3124When Do Neuromorphic Sensors Outperform Cameras? Learning from Dynamic FeaturesDaniel Deniz{1}, Eduardo Ros{1}, Cornelia Fermüller{2}, Francisco Barranco{1}Visual event sensors only output data when changes in the scene happen at very high frequency. This allows for smartly compressing the scene and thus, enabling real-time operation. Despite these advantages, works in the literature have struggled to show a niche for these event-driven approaches compared to conventional sensors, especially when focusing on accuracy performance. In this work, we show a case that fully exploits event sensor advantages: for manipulation action recognition, learning events achieves superior accuracy and time performance.
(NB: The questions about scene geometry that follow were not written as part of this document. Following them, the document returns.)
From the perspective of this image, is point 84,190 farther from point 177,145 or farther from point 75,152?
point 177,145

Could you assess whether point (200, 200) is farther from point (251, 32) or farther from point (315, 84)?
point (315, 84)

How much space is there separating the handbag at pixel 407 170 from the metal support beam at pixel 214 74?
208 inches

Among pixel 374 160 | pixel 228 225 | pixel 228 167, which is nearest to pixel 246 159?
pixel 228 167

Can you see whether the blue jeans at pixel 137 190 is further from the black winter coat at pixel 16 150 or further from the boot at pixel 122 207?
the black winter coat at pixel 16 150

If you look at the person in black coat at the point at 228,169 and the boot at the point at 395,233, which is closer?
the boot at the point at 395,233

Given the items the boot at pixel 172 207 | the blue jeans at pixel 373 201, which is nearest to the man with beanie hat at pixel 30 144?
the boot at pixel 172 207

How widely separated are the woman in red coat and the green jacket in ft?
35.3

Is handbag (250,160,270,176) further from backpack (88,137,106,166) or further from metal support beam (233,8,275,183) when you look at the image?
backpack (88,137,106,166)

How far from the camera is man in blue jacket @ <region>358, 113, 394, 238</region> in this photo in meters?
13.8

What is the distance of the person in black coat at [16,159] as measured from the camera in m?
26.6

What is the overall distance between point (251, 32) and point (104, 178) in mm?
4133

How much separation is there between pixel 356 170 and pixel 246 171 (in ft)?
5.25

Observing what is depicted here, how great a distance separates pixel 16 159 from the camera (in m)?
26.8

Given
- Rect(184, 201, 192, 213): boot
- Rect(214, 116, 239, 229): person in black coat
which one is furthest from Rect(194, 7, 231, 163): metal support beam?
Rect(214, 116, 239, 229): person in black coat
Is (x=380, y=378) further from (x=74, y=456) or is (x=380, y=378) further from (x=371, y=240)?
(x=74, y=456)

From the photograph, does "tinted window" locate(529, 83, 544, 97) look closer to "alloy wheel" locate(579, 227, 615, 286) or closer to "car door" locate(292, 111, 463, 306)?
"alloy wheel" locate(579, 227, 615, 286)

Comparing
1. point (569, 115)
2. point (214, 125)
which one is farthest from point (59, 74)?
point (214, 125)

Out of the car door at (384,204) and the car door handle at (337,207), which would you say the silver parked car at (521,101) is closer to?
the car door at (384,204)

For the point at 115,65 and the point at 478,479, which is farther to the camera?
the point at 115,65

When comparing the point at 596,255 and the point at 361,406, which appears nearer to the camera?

The recognition of manipulation actions requires extracting and learning features from the hand pose and trajectory and the interaction with the object. As shown in our work, approaches based on event sensors are the best fit for extracting these dynamic features contrarily to conventional approaches based on full frames, which mostly extract spatial features and need to reconstruct the dynamics from sequences of frames. Finally, we show how using a tracker to extract the features to be learned only around the hand, we obtain an approach that is scene- and almost object-agnostic and achieves good time performance with a very limited impact in accuracy.